Search tools and examples of results

Case study 2, Blast, as a common sequence alignment program, is also provided in the Tools module. In the SVs sub-search module, after selecting the “Longjing 43” genome, the structural variation between the tea variety and the reference genome can be searched. For example, at 114,076,303 bp of chromosome 15, an insertion with a length of 203 bp located in the exon region of CSS0026339 was identified. Users can select any one of the six tea tree genomes as database, and then enter the insertion sequence in fasta format, and the alignment results will be displayed in the view interface (Fig. 4A). If further verification is needed, in the “extracting sequences” submodule, the target sequence can be obtained by entering the specific position of the mutation locus and the two position parameters before and after it (Fig. 4B).
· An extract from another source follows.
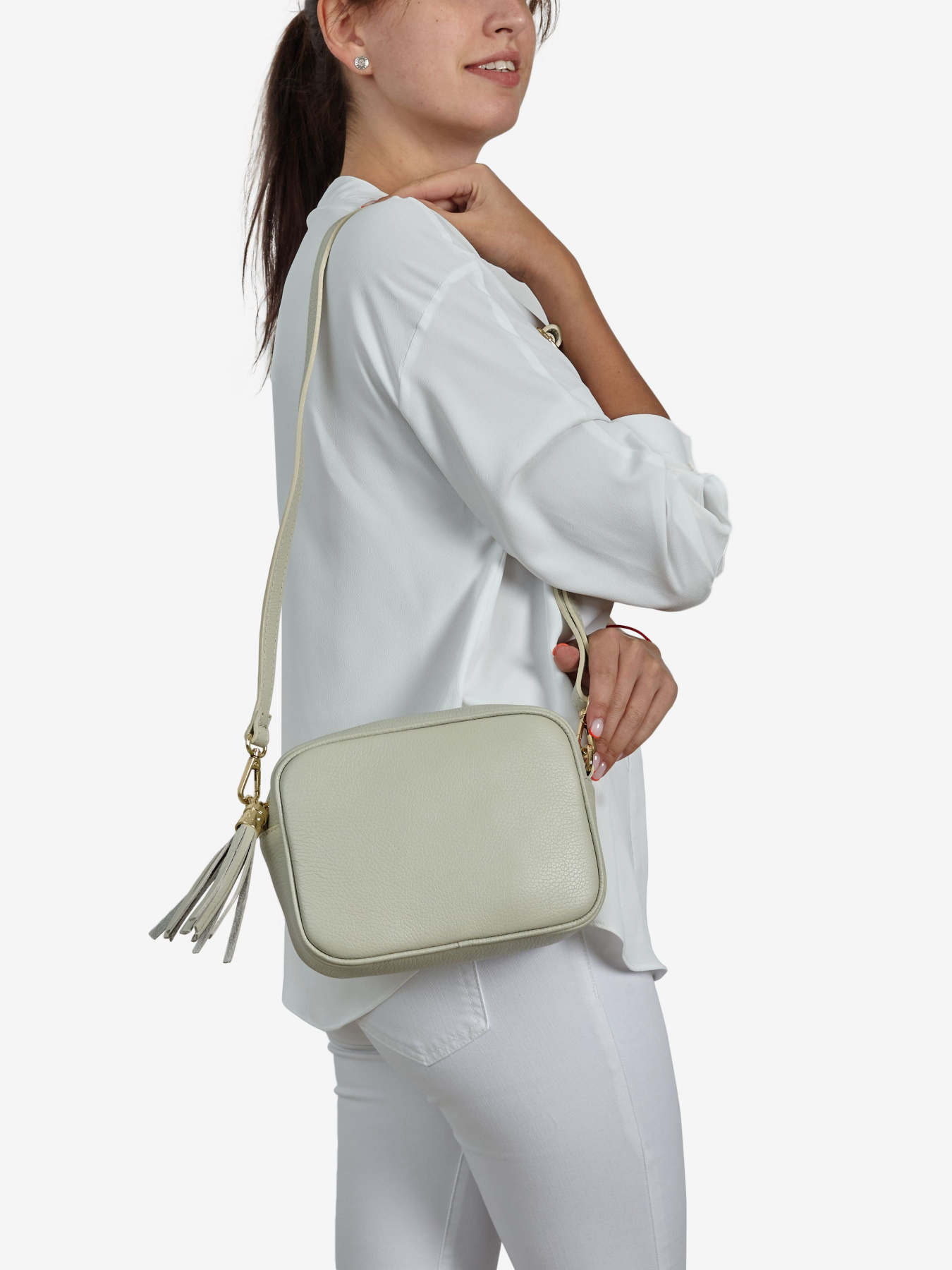 Кросс-боди Regina Notte модель 2000000173207 Фото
Then, suitable primers can be designed online using Primer3 (https://bioinfo.ut.ee/primer3-0.4.0/).

Fig. 4
figure 4

Examples of blast and sequence extraction tools

In addition, we also provide SSR sequence information of six tea plant genomes, especially users can search for polymorphic SSR by selecting different genome pairs. When a mutation or sequence is considered to be related to gene expression level, users can view the expression level of the corresponding gene in different transcriptome experiments through“Transcript abundance search”. At the same time, the “Extrac CDS” and “Download” functions allow users to extract CDS sequences of different genes and to download all SNP, Indel, SV, SSR and expression level files contained in this database.

Conclusions

In recent years, tea plant multi-omics sequencing data have been published [32, 33], but the integration and comprehensive utilization of these data is more difficult than other species due to the tea plant genome size of about 3 Gb and high heterozygosity [34, 35]. In this study, we integrated more than 20 Tb of sequencing data from multiple data sources to build a powerful database of tea plant variation. The successful release of TeaPVs database will provide strong support for molecular marker-assisted breeding and gene function research of tea tree. At the same time, it is also a continuously updated project. With more data being analyzed and the latest sequencing data being published continuously, more variation information will be added to the database for all users to search.